**YOUR GOAL:** Find the line that holds "Un producător românesc de vin...", then repeat it and each line below it word for word through the end of the listing, leaving out pictures.

Top of INFORMATION PROVIDED

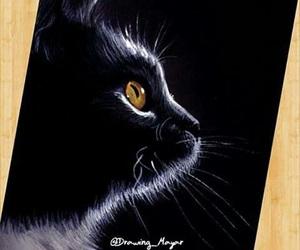 art, black, and cat image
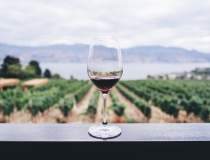 Un producător românesc de vin...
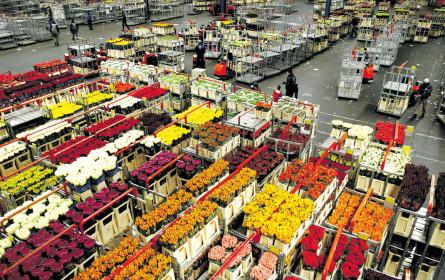 Preisbarometer Großhandel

Bottom of INFORMATION PROVIDED

**FINAL ANSWER:**
 Un producător românesc de vin...
 Preisbarometer Großhandel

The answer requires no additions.